Dataset excerpts:

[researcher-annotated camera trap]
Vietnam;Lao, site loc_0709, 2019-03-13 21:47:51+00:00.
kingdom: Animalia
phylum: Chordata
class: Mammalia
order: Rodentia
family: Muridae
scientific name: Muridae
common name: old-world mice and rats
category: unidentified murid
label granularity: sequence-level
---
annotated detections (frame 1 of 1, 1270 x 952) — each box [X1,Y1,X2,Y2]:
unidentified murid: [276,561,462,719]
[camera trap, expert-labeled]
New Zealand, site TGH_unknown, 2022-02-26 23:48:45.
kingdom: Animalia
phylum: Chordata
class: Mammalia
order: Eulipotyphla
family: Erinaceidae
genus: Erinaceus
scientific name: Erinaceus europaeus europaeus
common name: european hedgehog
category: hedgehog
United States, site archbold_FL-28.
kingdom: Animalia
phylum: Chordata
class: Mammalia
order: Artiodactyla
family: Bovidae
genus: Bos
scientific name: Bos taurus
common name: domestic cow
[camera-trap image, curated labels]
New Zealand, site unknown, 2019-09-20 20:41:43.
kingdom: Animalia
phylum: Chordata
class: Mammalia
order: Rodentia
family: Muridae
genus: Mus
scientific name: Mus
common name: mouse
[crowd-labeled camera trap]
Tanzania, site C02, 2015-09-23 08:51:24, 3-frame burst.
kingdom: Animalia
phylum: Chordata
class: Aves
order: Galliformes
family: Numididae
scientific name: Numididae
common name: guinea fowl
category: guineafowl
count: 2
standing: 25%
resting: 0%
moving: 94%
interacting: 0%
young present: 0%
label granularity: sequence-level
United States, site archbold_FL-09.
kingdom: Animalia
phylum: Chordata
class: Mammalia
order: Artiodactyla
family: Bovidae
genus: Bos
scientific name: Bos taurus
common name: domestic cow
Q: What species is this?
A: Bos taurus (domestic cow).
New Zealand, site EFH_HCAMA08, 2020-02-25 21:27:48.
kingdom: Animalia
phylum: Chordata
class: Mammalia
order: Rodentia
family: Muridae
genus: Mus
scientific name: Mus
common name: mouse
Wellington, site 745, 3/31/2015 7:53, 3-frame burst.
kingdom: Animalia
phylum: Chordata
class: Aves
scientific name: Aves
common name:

Work request: All of the data above should be duplicated exactly.

Written response:
[researcher-annotated camera trap]
Vietnam;Lao, site loc_0709, 2019-03-13 21:47:51+00:00.
kingdom: Animalia
phylum: Chordata
class: Mammalia
order: Rodentia
family: Muridae
scientific name: Muridae
common name: old-world mice and rats
category: unidentified murid
label granularity: sequence-level
---
annotated detections (frame 1 of 1, 1270 x 952) — each box [X1,Y1,X2,Y2]:
unidentified murid: [276,561,462,719]
[camera trap, expert-labeled]
New Zealand, site TGH_unknown, 2022-02-26 23:48:45.
kingdom: Animalia
phylum: Chordata
class: Mammalia
order: Eulipotyphla
family: Erinaceidae
genus: Erinaceus
scientific name: Erinaceus europaeus europaeus
common name: european hedgehog
category: hedgehog
United States, site archbold_FL-28.
kingdom: Animalia
phylum: Chordata
class: Mammalia
order: Artiodactyla
family: Bovidae
genus: Bos
scientific name: Bos taurus
common name: domestic cow
[camera-trap image, curated labels]
New Zealand, site unknown, 2019-09-20 20:41:43.
kingdom: Animalia
phylum: Chordata
class: Mammalia
order: Rodentia
family: Muridae
genus: Mus
scientific name: Mus
common name: mouse
[crowd-labeled camera trap]
Tanzania, site C02, 2015-09-23 08:51:24, 3-frame burst.
kingdom: Animalia
phylum: Chordata
class: Aves
order: Galliformes
family: Numididae
scientific name: Numididae
common name: guinea fowl
category: guineafowl
count: 2
standing: 25%
resting: 0%
moving: 94%
interacting: 0%
young present: 0%
label granularity: sequence-level
United States, site archbold_FL-09.
kingdom: Animalia
phylum: Chordata
class: Mammalia
order: Artiodactyla
family: Bovidae
genus: Bos
scientific name: Bos taurus
common name: domestic cow
Q: What species is this?
A: Bos taurus (domestic cow).
New Zealand, site EFH_HCAMA08, 2020-02-25 21:27:48.
kingdom: Animalia
phylum: Chordata
class: Mammalia
order: Rodentia
family: Muridae
genus: Mus
scientific name: Mus
common name: mouse
Wellington, site 745, 3/31/2015 7:53, 3-frame burst.
kingdom: Animalia
phylum: Chordata
class: Aves
scientific name: Aves
common name:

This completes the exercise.